BEDA day 4: the state of television

The unveiling of the third generation of the SKINS cast last Thursday got me thinking about the TV industry.

That show is one of the most original things to be commissioned in the last decade. It might not reflect real life for all college-age kids – at least I hope not – but it is at least realistic. Soaps, with their continuing sagas of people marrying each other, having affairs with each other, divorcing and killing each other, are now going to new heights of ridicule to attract audiences. CORONATION STREET has become a pantomime of nonsense and camp Northern accents. The problem is that after fifty years, what is there to do that’s completely original? New writers come along who, unsurprisingly, haven’t watched every single episode, and so they repeat things and make it stale.

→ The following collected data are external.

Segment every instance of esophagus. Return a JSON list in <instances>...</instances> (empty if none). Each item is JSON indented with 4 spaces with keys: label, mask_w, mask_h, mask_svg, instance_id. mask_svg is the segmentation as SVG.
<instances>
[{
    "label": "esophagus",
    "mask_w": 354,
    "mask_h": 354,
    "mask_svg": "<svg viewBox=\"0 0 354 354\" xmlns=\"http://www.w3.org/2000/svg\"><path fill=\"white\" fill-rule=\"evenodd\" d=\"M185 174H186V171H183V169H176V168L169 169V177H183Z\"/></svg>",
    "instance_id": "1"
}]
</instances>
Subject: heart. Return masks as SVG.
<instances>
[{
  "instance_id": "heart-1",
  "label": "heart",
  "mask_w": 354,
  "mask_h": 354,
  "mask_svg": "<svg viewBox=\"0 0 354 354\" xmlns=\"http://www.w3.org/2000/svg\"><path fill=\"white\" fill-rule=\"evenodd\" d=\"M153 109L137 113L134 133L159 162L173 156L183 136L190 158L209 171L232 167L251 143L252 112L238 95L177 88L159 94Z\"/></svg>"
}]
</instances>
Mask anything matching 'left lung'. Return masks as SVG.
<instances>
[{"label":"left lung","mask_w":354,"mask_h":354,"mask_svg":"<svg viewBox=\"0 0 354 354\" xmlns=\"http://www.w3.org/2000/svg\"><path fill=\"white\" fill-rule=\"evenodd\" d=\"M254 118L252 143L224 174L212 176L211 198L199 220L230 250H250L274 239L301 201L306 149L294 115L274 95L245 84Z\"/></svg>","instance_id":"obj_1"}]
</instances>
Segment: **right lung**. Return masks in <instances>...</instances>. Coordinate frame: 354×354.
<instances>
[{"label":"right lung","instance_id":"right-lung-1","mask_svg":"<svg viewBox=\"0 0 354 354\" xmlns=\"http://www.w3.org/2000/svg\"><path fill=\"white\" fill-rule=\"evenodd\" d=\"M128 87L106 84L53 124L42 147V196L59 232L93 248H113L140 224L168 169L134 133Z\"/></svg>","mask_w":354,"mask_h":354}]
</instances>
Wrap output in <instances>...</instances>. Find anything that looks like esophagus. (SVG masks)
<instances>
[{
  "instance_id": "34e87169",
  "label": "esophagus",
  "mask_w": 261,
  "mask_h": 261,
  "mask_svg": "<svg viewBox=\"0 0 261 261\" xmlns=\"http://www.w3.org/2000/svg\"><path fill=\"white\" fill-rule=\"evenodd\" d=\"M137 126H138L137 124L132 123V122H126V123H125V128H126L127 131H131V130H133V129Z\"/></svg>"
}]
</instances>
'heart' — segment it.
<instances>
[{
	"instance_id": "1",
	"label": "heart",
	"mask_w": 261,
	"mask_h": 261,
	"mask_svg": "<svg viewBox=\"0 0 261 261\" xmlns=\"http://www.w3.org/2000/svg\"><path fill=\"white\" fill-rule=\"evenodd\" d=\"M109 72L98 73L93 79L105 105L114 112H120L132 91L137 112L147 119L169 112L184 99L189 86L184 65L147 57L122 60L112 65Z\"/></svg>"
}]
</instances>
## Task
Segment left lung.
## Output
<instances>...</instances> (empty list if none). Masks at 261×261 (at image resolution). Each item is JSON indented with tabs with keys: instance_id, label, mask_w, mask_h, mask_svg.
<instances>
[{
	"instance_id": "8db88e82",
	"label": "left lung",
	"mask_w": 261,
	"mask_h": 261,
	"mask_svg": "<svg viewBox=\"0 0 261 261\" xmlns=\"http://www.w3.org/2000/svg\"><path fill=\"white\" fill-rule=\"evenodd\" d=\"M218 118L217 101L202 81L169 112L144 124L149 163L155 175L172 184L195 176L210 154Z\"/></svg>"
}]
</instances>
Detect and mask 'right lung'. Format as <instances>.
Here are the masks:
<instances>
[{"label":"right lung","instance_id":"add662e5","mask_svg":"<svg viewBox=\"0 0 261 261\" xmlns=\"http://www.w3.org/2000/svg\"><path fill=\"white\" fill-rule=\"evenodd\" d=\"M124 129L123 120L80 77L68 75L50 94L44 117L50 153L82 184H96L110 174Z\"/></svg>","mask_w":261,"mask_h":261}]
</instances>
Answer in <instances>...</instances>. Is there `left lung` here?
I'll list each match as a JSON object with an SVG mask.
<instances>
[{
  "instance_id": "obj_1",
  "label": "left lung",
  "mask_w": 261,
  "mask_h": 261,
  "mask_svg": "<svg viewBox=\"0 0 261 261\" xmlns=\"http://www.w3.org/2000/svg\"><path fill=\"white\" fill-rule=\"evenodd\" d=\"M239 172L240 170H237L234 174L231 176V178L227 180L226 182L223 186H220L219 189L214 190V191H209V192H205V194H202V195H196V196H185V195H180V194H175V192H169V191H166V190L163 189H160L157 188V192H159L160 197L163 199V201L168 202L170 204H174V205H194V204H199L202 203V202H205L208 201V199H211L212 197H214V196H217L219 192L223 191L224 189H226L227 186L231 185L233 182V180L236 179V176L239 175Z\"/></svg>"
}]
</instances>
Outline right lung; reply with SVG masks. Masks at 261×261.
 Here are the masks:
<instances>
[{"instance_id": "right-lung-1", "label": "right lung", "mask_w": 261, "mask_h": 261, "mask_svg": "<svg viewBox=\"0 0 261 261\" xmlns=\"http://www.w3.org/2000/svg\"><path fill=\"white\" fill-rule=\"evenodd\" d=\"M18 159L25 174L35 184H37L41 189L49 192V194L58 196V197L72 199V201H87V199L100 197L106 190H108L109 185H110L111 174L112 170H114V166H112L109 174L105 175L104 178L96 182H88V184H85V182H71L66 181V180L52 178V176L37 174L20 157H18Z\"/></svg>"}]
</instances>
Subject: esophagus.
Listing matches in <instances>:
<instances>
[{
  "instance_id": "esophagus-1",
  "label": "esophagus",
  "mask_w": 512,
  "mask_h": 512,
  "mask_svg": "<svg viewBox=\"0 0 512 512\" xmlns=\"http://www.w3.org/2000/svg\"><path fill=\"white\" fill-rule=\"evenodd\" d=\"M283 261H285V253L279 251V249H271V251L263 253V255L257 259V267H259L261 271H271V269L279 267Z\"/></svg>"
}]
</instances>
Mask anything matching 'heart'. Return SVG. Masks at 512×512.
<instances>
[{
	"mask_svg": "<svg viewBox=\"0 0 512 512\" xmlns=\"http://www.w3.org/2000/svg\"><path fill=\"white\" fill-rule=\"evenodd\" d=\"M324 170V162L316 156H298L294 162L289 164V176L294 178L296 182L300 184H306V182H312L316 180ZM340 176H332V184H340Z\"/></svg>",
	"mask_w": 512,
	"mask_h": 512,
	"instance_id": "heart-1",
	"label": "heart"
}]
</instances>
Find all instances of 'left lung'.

Back to the teenagers of Bristol – it might be over-dramatic but it feels real, and is proof there is writing talent in the UK, especially young writing talent. When you compare it with, say, COMING OF AGE, (BBC Three’s “comedy” presumably aimed at teens) the former destroys anything good the Beeb’s offering might have going for it. The dialogue is littered with bad cultural references, sexual innuendo and poor-taste jokes. The acting is so over the top to the point of absurdity. The characters are inhabiting the same world that the cardboard cut-out characters in programmes like THE LIFE OF RILEY and MY FAMILY have been living in for years – where children come out with witty one-liners and where episodes change the game before everything reverts to normal for the next time. Scripted television programmes are not real but they should have a semblance of reality for people to relate to them, watch them and enjoy them. Think of the awkwardness of watching David Brent in THE OFFICE – good awkwardness, we’ve-all-been-there awkwardness. This sort of tripe is bad awkwardness – nobody watching has ever experienced any such situation.

Tonight is the final episode of SHERLOCK, the three-part updated adaptations of Arthur Conan Doyle’s novels and written by Steven Moffat and Mark Gatiss. This has been perfect TV viewing for the last two Sundays and it is this quality of writing, production and acting which has to be encouraged and recommissioned – not more series of COMING OF AGE (a third series is due for 2011).